La fractura por Irán: ¿Vale la pena la inversión en la OTAN?
Tras su llegada a Turquía, Trump arremetió contra las principales potencias europeas —Reino Unido, Alemania, Italia y Francia— por no respaldar la ofensiva de Estados Unidos en Irán. El mandatario cuestionó abiertamente la magnitud de la inversión estadounidense en la organización ante lo que considera una falta de reciprocidad.
¿Para qué nos estamos gastando centenares de miles de millones de dólares en ellos, cuando ellos no están luego ahí para nosotros?", se preguntó el presidente, subrayando su descontento con la negativa europea a intervenir en el conflicto o en la reapertura del estrecho de Ormuz.
Trump enfatizó que estas acciones fueron una forma de "probar a la gente" para determinar si realmente contaría con su apoyo en momentos críticos.
El caso de Georgia Meloni y la "orden de alejamiento"
Un punto focal de la discordia ha sido la relación con la primera ministra italiana, Georgia Meloni. Aunque Trump la describió como una "buena persona", señaló que su decisión respecto a Irán "estropeó su relación". El distanciamiento llegó al terreno digital cuando el presidente publicó en Truth Social una foto con Meloni acompañada del mensaje: "Necesitamos una orden de alejamiento".
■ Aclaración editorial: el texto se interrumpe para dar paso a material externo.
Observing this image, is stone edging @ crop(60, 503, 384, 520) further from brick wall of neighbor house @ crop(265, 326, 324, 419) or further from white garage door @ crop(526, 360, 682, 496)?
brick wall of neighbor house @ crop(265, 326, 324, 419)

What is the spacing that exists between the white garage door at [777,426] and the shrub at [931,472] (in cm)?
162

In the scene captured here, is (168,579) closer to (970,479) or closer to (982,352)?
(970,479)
Esta tensión personal refleja un problema estructural más amplio que la cumbre de Ankara busca abordar: el aumento del gasto militar europeo y la necesidad de que los aliados asuman mayores capacidades de defensa ante una posible redistribución de recursos por parte de Estados Unidos.
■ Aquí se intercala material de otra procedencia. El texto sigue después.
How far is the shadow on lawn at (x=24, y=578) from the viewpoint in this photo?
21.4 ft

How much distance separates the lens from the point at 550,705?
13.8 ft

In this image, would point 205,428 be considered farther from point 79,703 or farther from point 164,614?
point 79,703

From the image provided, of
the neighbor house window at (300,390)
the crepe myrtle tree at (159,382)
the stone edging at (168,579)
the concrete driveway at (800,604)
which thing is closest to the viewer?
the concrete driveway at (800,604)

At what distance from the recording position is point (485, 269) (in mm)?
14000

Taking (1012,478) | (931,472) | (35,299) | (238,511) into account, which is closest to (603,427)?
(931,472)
Groenlandia: El nuevo eje de la estrategia de seguridad
Más allá de Oriente Medio, Trump ha vuelto a poner sobre la mesa su interés por Groenlandia, afirmando que el territorio debería estar bajo control estadounidense y no danés. Su argumento se centra en que Dinamarca no invierte lo suficiente en el territorio y en la importancia geopolítica de la isla.
Según el mandatario, Groenlandia "es una parte importante para Estados Unidos y está rodeada de barcos chinos y rusos", lo que justifica su postura de que debería cambiar de administración. Trump incluso vinculó este tema con sus problemas actuales con la alianza, afirmando que la situación de Groenlandia "dañó mi relación con la OTAN".
Advertencias sobre el futuro de Europa
El presidente estadounidense sugirió que la presencia militar de EE. UU. en el continente no es permanente. Criticó la resistencia europea a sus propuestas, recordando el gasto que Washington realiza para protegerlos de Rusia, y llegó a sugerir que "podríamos retirar a todos nuestros soldados de Europa" debido a que la región ha cambiado drásticamente en las últimas dos décadas.
Finalmente, Trump lanzó una advertencia sobre la estabilidad interna del continente, instando a los líderes europeos a tener cuidado con la inmigración y la energía, sentenciando que "si no tienen cuidado con esas dos cosas, ya no habrá Europa".